→ **Instructions**:
1/ List every quantity given in million tonnes in the column on Australian coal exports to China.
2/ Translate this sentence from the column on Australian coal exports to China into Spanish: "The data was filtered to show only cargoes that have already been discharged or that will have unloaded by the end of the month."
3/ Write the next part of the column on Australian coal exports to China, picking up after its final sentence.

*** Opening Text segment ***

COLUMN-The spike before the slump? Australian coal exports to China soar in May: Russell

(The opinions expressed here are those of the author, a columnist for Reuters.)

* GRAPHIC - Newcastle Weekly coal price vs. China domestic price:

LAUNCESTON, Australia, May 28 (Reuters) - Australia’s coal exporters are bracing for a slump in shipments to China, making it somewhat ironic that May is likely to be the strongest month in nearly two years for Chinese imports from Down Under.

Traders are expecting that China’s coal imports may fall in coming months amid moves by Beijing to restrict cargoes to protect the domestic mining industry and prices.

While the port restrictions are expected to apply to all coal exporters, including China’s major suppliers of Indonesia, Australia and Russia, it’s also possible that Australian cargoes may suffer more given the ongoing political tensions between Beijing and Canberra.

China has already imposed a ban on meat imports from four Australian processors, a massive tariff on barley that effectively ends the trade, and has threatened other measures amid Beijing’s displeasure at Canberra advocating for an international investigation into the origins of the novel coronavirus in the Chinese city of Wuhan.

But while Australia’s coal exports to China may be under the threat of restrictions in coming months, the current month is on track to see the highest level of imports since July 2018.

China’s imports from Australia were estimated at 10.45 million tonnes in May, according to vessel-tracking and port data compiled by Refinitiv.

The data was filtered to show only cargoes that have already been discharged or that will have unloaded by the end of the month.

The final figure is still subject to revision but assuming it is close to the current estimate, May’s imports from Australia would be up 56% from 6.7 million tonnes in April and up 20% from 8.71 million tonnes in May last year.

There is likely some catch-up at work in the May figures, given imports from the February to April period were likely lower because of the economic lockdown across much of China as the country battled to contain the spread of the coronavirus.

It’s also likely that the sharp declines in the price of both thermal and coking coal encouraged Chinese traders, utilities and steel-makers to buy more.

*** Closing Text segment ***
*** Opening Material supplied ***

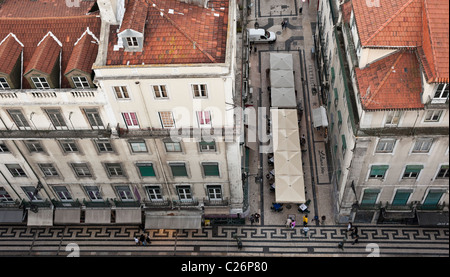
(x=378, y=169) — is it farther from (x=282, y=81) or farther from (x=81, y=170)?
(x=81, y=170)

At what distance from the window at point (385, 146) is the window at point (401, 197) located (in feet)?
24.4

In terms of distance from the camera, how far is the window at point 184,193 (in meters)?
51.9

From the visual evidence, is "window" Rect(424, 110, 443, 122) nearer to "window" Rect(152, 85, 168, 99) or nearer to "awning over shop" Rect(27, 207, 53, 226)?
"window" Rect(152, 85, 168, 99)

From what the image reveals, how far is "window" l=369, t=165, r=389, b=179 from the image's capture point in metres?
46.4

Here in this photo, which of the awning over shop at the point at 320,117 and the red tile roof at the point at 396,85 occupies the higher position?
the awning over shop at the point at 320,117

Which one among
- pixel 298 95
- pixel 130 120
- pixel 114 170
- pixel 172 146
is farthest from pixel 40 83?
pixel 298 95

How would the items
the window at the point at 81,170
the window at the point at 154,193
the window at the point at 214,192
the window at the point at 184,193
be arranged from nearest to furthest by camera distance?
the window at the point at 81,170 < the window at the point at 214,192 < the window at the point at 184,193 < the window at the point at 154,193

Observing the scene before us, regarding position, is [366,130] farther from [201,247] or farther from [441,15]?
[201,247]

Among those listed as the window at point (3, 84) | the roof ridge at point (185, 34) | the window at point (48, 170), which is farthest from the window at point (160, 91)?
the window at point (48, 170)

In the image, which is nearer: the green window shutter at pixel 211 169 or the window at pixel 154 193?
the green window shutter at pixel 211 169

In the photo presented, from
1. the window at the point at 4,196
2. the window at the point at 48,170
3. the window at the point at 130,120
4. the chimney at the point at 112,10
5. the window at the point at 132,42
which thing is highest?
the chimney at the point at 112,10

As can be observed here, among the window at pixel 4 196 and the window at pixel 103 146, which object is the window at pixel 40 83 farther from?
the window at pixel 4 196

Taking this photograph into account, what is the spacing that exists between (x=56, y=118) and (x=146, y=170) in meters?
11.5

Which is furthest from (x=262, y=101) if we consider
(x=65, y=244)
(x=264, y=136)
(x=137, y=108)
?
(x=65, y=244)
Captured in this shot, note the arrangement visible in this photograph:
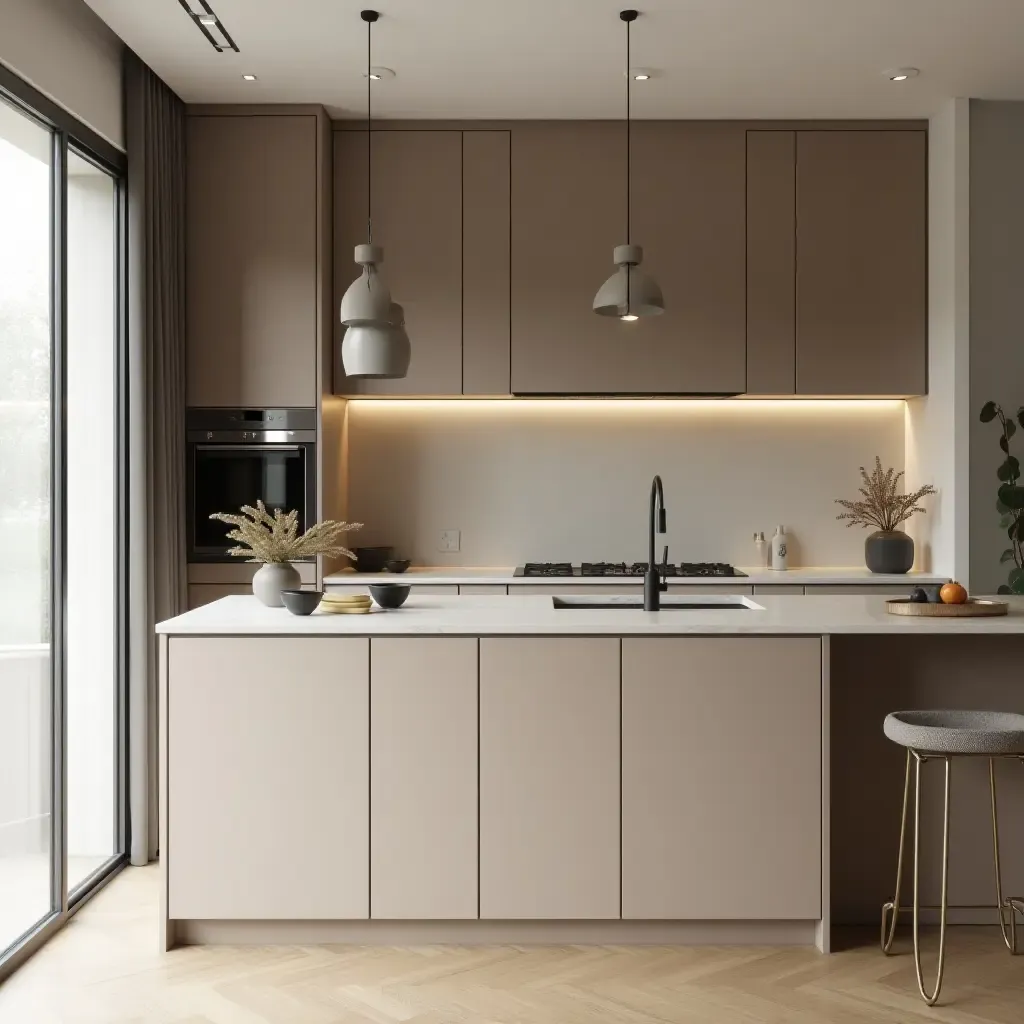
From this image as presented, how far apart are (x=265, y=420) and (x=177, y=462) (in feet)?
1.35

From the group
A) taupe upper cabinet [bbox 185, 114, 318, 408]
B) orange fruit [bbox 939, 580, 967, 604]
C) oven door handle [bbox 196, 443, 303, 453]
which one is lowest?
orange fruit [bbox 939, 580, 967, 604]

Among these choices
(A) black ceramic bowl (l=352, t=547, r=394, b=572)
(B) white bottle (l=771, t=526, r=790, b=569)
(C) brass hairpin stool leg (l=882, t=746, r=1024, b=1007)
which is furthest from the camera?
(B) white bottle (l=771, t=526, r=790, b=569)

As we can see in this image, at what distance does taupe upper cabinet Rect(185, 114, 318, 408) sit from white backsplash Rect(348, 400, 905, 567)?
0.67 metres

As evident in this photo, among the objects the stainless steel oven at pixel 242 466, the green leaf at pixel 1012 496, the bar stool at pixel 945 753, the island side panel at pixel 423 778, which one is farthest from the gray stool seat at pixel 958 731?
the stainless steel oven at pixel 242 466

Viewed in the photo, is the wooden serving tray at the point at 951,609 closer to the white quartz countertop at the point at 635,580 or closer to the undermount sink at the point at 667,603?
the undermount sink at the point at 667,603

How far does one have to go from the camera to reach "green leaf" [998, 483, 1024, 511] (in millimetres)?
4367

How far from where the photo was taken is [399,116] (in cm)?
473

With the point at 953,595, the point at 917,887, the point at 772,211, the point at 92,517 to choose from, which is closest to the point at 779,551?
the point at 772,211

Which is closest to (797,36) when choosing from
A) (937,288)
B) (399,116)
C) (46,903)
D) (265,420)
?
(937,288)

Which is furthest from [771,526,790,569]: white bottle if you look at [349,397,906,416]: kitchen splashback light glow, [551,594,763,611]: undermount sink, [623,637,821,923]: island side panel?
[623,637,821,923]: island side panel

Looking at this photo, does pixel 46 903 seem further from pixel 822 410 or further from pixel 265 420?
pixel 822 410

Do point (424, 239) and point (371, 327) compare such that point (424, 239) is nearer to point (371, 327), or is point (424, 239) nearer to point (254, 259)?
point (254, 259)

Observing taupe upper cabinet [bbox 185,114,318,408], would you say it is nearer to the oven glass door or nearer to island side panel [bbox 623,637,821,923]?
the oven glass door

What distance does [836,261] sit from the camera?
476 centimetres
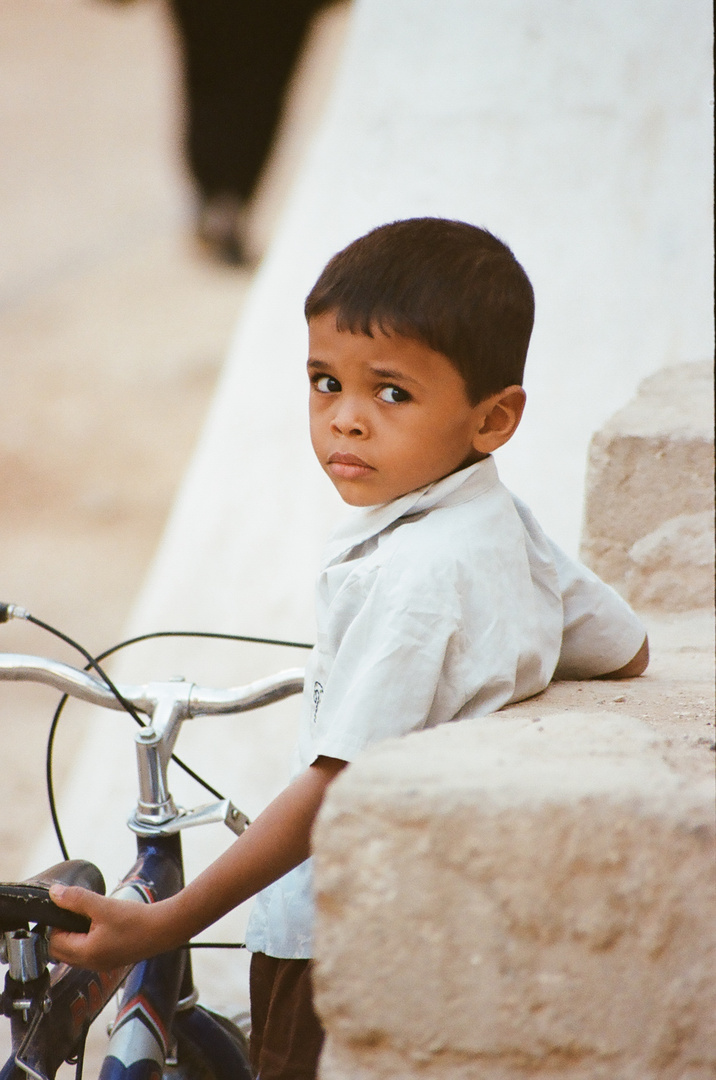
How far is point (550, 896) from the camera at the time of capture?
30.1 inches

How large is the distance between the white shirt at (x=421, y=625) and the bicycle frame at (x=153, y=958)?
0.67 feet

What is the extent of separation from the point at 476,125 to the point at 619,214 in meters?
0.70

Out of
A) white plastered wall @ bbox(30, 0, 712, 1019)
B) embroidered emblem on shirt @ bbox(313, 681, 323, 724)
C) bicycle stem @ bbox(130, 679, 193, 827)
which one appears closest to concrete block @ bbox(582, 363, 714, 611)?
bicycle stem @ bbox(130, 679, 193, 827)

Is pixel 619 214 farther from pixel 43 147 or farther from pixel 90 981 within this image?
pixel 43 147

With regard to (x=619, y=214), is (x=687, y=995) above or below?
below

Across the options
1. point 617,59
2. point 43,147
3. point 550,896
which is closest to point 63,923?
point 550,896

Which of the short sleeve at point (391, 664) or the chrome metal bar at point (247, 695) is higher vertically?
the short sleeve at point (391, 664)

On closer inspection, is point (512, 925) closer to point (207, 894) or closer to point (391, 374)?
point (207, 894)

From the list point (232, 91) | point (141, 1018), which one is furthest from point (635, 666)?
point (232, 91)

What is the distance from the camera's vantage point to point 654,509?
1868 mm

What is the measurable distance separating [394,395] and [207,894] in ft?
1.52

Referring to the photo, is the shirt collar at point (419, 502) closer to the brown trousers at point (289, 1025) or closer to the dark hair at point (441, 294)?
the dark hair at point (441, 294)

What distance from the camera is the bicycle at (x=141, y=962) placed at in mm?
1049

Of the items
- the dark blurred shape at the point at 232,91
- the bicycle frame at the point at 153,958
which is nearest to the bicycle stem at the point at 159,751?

*** Closing Material supplied ***
*** Opening Material supplied ***

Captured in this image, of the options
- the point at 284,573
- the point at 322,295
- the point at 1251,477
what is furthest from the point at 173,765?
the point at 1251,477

*** Closing Material supplied ***
*** Opening Material supplied ***

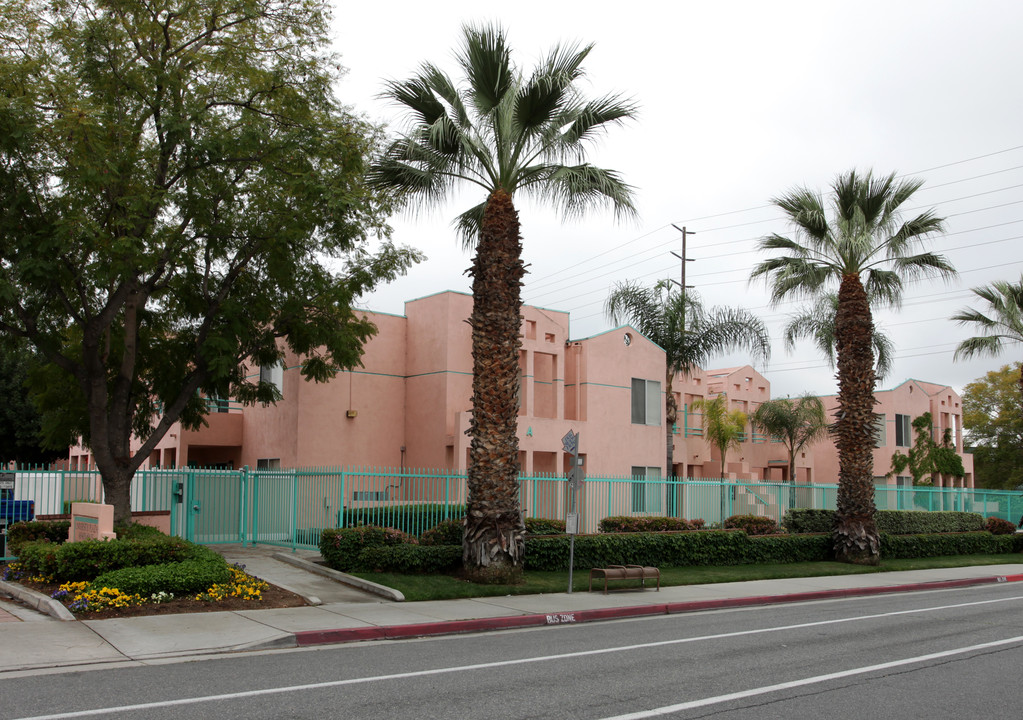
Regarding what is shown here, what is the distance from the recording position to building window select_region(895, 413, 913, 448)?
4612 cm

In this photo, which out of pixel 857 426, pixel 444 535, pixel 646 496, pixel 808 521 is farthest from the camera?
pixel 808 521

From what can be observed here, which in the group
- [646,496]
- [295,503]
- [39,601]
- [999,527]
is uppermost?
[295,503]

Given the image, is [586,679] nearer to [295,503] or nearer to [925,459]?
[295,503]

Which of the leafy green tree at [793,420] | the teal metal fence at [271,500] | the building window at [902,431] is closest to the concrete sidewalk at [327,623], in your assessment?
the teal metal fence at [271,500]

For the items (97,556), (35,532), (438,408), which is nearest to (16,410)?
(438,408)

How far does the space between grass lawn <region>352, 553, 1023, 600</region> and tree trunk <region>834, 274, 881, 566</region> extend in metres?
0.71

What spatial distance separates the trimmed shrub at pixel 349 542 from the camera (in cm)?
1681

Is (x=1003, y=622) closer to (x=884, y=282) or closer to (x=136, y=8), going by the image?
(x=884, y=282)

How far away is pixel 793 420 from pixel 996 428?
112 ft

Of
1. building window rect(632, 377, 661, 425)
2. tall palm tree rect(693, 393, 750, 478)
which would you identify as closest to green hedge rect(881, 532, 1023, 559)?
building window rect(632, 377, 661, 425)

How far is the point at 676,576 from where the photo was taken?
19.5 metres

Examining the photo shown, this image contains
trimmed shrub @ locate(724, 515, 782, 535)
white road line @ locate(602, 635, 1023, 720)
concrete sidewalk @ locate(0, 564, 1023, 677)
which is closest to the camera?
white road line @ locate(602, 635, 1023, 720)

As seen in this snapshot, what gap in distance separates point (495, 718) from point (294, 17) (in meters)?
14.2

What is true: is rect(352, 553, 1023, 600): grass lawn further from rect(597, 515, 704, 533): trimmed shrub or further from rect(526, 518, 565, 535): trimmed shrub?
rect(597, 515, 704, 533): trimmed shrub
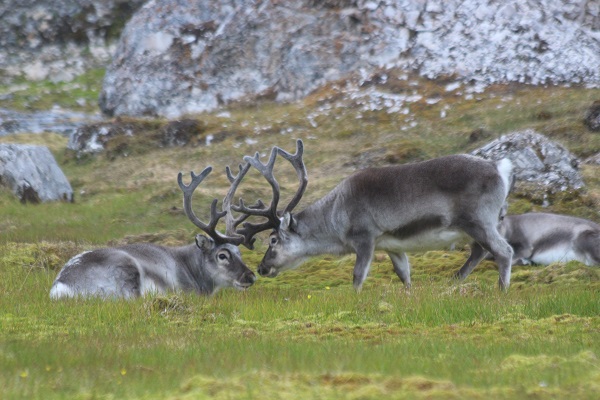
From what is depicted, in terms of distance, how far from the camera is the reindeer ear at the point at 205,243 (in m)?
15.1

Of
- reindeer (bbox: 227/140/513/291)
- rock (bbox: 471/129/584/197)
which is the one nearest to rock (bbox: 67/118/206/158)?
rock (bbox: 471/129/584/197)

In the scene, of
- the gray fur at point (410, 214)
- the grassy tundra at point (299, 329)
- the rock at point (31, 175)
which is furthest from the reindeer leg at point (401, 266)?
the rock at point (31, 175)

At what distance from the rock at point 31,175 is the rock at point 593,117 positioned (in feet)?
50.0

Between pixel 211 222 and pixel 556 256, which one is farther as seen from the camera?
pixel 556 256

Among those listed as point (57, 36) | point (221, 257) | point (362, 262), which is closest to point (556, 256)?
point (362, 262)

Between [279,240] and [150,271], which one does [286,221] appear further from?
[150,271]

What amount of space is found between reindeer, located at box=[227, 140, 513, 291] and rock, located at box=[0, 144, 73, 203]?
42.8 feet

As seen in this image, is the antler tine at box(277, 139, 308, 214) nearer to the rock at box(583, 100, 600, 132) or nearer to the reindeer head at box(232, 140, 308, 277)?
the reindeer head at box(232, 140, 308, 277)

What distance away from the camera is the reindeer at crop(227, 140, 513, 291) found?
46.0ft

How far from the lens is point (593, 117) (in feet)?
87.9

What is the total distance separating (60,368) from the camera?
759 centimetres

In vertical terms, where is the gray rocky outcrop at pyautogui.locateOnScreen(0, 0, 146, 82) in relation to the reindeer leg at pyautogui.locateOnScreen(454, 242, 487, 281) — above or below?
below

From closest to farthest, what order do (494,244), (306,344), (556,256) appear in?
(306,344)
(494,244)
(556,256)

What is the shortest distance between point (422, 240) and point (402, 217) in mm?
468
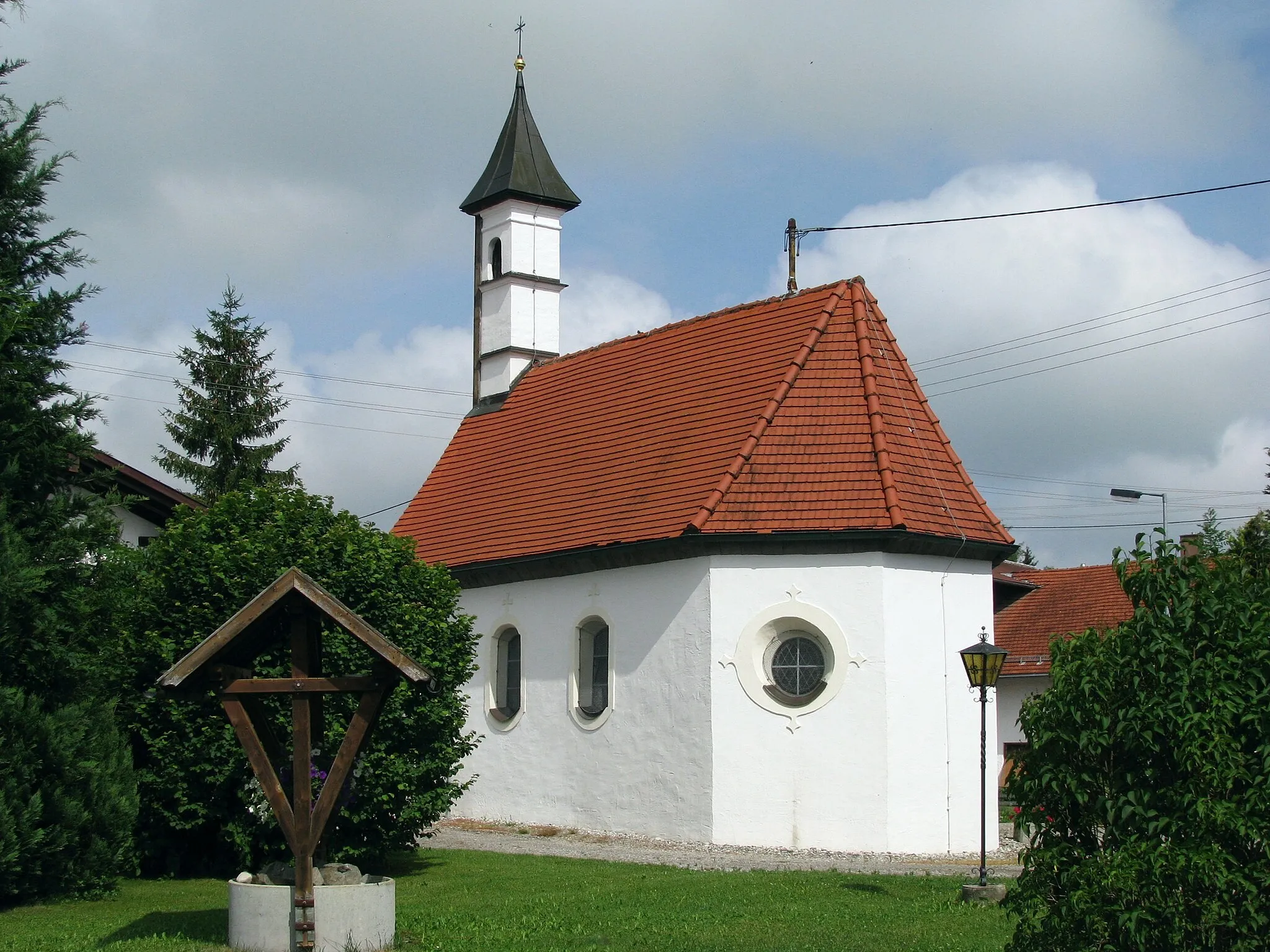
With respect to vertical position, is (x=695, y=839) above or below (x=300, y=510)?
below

*** Closing Material supplied ***

→ **Exercise responses**:
1/
10.45 million tonnes
6.7 million tonnes
8.71 million tonnes

2/ Los datos se filtraron para mostrar solo los cargamentos que ya se han descargado o que se habrán descargado antes de que termine el mes.

3/
The weekly index for thermal coal at Newcastle Port , as assessed by commodity price reporting agency Argus, dropped from a year-to-date high of $69.59 a tonne in mid-January to a low of $49.15 in the week ended May 7, the weakest price since January 2016.

Coking coal contracts traded on the Singapore Exchange, which mirror the free-on-board price in Australia, tumbled to a 3-1/2 year low of $107.97 a tonne on May 1, down 33.3% from the year-to-date peak of $161.99 on March 3.

While the fall in coal prices may have prompted Chinese traders to buy more, it also likely to have been a contributing factor in moves to restrict imports.

Chinese domestic thermal coal prices have also come under pressure, with the benchmark price of the fuel at Qinhuangdao SH-QHA-TRMCOAL dropping to the lowest since August 2016 at the end of April.

The price slumped to 467 yuan ($65.22) a tonne on April 30 and stayed at this level until May 12, when it started to recover, ending at 547 yuan on Wednesday.

This is still lower than the peak so far this year of 573 yuan a tonne in late February, but is back within the range of 520 yuan to 580 yuan that is believed to be the unofficial target preferred by Beijing as it keeps coal mines profitable without raising fuel costs too high for utilities.

Still, the 17% rally in domestic thermal coal prices in China in just over two weeks does raise some interesting possibilities.

The rally was likely driven, at least partly, by the threat of restrictions on imports. Will the threat be sufficient, or will there have to be follow-through to convince the market that the authorities will take action to protect domestic miners?